As they drew nearer the house the scene opened in a more domestic appearance. Beyond it in a little cup of the mesa the stable, cattle sheds, and quarters for the men were located, so hidden in their shelter that they could not be seen from any point in the valley below. To the world that never scaled these crumbling heights, Philbrook's mansion appeared as if it endured independent of those vulgar appendages indeed.

"Looks like they've got the barn where the house ought to be," said Taterleg. "I'll bet the wind takes the hide off of a feller up here in the wintertime."

"It's about as bleak a place for a house as a man could pick," Lambert agreed. He checked his horse a moment to look round on the vast sweep of country presented to view from the height, the river lying as bright as quicksilver in the dun land.

"Not even a wire fence to break it!" Taterleg drew his shoulders up and shivered in the hot morning sun as he contemplated the untrammeled roadway of the northern winds. "Well, sir, it looks to me like a cyclone carried that house from somewheres and slammed it down. No man in his right senses ever built it there."

"People take queer freaks sometimes, even in their senses. I guess we can ride right around to the door."

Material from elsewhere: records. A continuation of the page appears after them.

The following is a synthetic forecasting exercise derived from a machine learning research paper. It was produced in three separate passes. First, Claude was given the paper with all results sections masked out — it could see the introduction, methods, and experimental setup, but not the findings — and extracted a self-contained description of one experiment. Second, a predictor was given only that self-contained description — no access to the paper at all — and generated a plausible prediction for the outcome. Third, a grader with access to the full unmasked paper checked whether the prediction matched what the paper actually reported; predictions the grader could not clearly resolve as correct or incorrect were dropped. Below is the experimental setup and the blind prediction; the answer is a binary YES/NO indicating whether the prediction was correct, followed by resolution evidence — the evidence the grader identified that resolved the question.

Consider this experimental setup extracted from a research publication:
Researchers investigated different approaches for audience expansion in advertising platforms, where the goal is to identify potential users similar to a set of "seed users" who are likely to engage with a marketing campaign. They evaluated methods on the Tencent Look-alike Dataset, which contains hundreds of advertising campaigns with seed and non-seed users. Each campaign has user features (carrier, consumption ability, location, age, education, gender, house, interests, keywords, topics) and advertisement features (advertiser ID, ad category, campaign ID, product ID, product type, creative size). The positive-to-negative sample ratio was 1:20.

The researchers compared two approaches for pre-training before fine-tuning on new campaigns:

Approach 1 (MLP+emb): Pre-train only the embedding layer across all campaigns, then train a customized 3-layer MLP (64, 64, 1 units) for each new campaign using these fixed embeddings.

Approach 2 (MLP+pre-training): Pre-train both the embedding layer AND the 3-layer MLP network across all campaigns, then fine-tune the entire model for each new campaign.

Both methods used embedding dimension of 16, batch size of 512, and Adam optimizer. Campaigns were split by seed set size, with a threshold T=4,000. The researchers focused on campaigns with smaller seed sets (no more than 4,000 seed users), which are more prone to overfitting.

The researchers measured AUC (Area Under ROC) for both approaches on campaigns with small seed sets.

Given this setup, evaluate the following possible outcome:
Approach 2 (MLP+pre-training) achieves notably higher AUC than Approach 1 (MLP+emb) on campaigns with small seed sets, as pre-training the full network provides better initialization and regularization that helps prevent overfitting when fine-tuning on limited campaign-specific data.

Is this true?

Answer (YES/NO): YES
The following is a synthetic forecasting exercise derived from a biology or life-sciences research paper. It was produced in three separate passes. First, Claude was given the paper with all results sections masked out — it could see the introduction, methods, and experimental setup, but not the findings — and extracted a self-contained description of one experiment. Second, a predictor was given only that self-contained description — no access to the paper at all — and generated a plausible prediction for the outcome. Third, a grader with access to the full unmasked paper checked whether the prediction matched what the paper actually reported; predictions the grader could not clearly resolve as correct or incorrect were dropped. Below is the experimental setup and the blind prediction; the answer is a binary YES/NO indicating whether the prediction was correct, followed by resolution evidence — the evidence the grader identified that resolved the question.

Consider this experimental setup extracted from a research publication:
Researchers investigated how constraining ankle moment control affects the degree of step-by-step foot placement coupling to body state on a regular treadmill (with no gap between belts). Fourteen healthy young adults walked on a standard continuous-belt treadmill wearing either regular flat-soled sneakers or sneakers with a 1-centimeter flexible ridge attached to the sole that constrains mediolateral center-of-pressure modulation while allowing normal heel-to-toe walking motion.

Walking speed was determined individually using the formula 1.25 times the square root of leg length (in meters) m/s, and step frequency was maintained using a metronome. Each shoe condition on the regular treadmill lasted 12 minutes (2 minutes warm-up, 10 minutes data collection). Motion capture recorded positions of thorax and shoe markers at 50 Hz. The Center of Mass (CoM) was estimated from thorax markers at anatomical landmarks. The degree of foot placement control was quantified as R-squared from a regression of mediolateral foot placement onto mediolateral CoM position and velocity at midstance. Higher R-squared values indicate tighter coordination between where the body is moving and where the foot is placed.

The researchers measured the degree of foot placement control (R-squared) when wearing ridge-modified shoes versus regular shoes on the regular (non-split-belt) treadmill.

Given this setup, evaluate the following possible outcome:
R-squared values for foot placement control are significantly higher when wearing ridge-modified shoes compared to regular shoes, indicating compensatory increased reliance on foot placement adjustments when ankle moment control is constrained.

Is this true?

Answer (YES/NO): YES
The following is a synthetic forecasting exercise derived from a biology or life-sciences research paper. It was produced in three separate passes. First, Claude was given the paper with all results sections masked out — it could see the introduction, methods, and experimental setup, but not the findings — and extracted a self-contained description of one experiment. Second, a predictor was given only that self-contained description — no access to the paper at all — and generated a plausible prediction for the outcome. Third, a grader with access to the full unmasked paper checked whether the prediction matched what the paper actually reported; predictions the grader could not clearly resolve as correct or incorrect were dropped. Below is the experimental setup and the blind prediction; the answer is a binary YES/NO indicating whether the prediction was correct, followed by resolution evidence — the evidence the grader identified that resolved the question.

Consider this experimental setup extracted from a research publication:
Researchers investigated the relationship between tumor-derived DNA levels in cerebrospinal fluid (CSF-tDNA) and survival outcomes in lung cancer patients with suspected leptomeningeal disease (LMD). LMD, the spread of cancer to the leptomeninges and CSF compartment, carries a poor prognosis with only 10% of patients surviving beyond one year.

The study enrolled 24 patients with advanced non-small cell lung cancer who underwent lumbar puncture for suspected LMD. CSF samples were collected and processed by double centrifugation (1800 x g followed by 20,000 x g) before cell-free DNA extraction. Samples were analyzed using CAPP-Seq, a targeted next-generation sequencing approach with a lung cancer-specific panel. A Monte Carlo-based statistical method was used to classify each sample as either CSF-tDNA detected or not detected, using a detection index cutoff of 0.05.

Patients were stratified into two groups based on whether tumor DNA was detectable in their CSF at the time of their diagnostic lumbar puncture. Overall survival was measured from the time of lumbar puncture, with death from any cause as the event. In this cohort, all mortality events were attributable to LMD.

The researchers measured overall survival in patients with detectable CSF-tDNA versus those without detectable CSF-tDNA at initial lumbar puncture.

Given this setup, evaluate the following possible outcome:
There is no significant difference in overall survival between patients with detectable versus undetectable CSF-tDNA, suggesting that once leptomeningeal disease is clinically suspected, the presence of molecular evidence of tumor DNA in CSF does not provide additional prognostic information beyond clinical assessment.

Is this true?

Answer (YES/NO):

But for the wide, weathered porch they could have ridden up to it and knocked on its panels from the saddle. Taterleg was for going to the kitchen door, a suggestion which the Duke scorned. He didn't want to meet that girl at a kitchen door, even her own kitchen door. For that he was about to meet her, there was no doubt in him that moment.

He was not in a state of trembling eagerness, but of calm expectation, as a man might be justified in who had made his preparations and felt the outcome sure. He even smiled as he pictured her surprise, like a man returning home unexpectedly, but to a welcome of which he held no doubt.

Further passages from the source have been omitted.